I began by doing a source transform, making Vs = is*Rs, and placing Rs in series instead of parallel. I then did KCL at Vn.

I tried to break the KCL eq down to il/is, but just ended up with some un-godly mess that ended up approximating to 0 for part b. Is the source transform throwing me off? Or is there just a much easier way to solve this than what I tried.

Thanks a lot.

Since they want you to calculatet Il/Is, I'd probably leave the source un-transformed. Write the 2 KCL equations (one for each input on the opamp), and see how it shakes out. And yes, the approximation when the gain is infinite helps simplify it a lot.
 
I happen to be working on this same problem right now (University of rochester, ECE 111?)

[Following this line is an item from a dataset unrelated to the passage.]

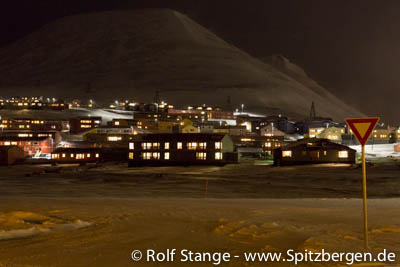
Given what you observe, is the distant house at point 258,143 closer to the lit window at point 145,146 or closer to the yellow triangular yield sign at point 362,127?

Wouldn't the currents of each input always equal zero?
 
danhamilton said:
I happen to be working on this same problem right now (University of rochester, ECE 111?)

Wouldn't the currents of each input always equal zero?

For an ideal opamp, yes. But Figure 4-4 shows some of the more practical (non-ideal) model bits...
 
danhamilton said:
I happen to be working on this same problem right now (University of rochester, ECE 111?)

Wouldn't the currents of each input always equal zero?

Haha yes, ECE 111 at U of R.

Thank for the help, I've got it now.